I posted it a couple of weeks ago when one was suspected at the same site. No further sightings but since the ice melted there have been very few sightings of any Bitterns, American or otherwise.
The day it was found (= properly identified, as it had been suspected for a couple of weeks or so by a few birders) it flew over my head whilst I was on the embankment and into the path of the vastly experienced PJM and others from Lancaster. It promptly landed in a side ditch and was identified as an American Bittern. A select few managed to see it that evening. Remember this is well before the days of mobile phones and pagers. The following morning I went to work early. I had a red Lada estate and zoomed along the motorway, if that is the right word for a Lada, I was the slowest car on the road and all those that overtook me had some sort of birding sticker in the rear window. I got to the work car park and found it more full than a sunny August Bank Holiday. Today was going to be a busy day! It was cold at first light, snow lay on the ground, but already the embankment looked like the East Bank at Cley on a mega twitch, felt like it too in the cold. It was freezing and with hindsight we should have been selling hot pies and drinks - we'd have made a fortune!
After an interminable age, or so it seemed, the bird appeared - at 11.30 and performed quite well. At the time I estmated that almost a million pounds worth of kit was pointed at it when it emerged from its reedy hiding place.
The rush turned out to be unnecessary as the bird stayed until to mid May in the end, regularly appearing to fly to a favoured willow tree at 11.30; you could almost set your watch by it!
The supporting cast included a Cetti's Warbler, Lancashire's first, Long Eared Owls, Short Eared Owls, and 'ordinary' Bitterns. Indeed I know of several birders who went home happy having seen American Bittern when in actual fact they had seen a Eurasian Bittern, they just assumed that only one of the species was present...ohh errr.
One group of travelling birders claimed a Buzzard. It was not accepted by the locals, it would have been only the fifth since 1945! They breed 500 yards from the site now...a couple of pairs even! A Glaucous Gull put in a brief appearance, the first since the rubbish dump the reserve is 'built' on was closed. The first of the 'modern' surge of Mediterranean Gull records were made at this time too. Lots of eyes = lots of good birds. I've had a trawl through Pauline McGough's excellent Birds of Marton Mere LNR which documents all the birds on the Systematic List seen at the site from 1859 to 2001.
Is Marton Mere the only site in the UK to play host to all three Bittern species on the British list?
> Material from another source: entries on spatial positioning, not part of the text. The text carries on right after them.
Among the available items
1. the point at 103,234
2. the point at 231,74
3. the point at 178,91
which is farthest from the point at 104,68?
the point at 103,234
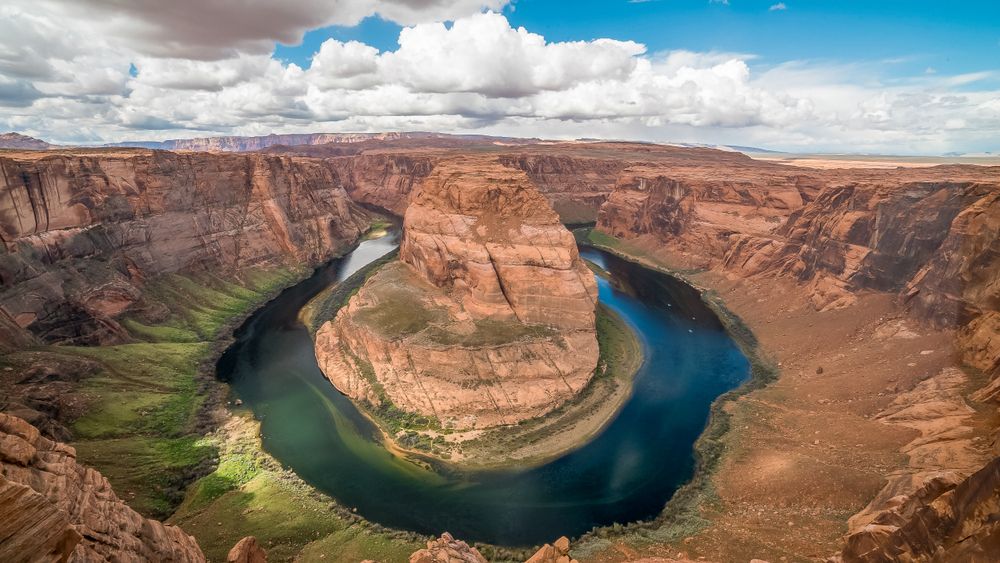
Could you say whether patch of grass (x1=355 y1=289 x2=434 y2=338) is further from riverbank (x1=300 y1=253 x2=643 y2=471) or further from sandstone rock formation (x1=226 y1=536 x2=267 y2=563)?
sandstone rock formation (x1=226 y1=536 x2=267 y2=563)

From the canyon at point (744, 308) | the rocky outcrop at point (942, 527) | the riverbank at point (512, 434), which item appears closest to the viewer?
the rocky outcrop at point (942, 527)

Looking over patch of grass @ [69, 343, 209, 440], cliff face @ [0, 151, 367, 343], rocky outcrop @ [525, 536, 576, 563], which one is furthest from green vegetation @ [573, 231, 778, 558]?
cliff face @ [0, 151, 367, 343]

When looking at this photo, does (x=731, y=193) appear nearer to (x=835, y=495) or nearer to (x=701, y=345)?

The Fylde has had two American Bitterns, the first in December 1845...shot as was the norm in those days...what's hit is history what's missed is mystery!
So happy memories - did you see it, do you remember where you where when you first heard the news.
Where to next? Still that lifer to knock off and still a big tide on the marsh tomorrow...wonder if we'll be able to dash out.
In the meantime let us know what you were doing when the biggy landed in your outback.

1 comment:

Monika said...

No problem Dave! I'm just wondering what photo I've posted could have anything to do with food miles or dentition?

That's great that you're giving school lectures....how do the kids react to talks about sustainable agriculture? Positively, I bet!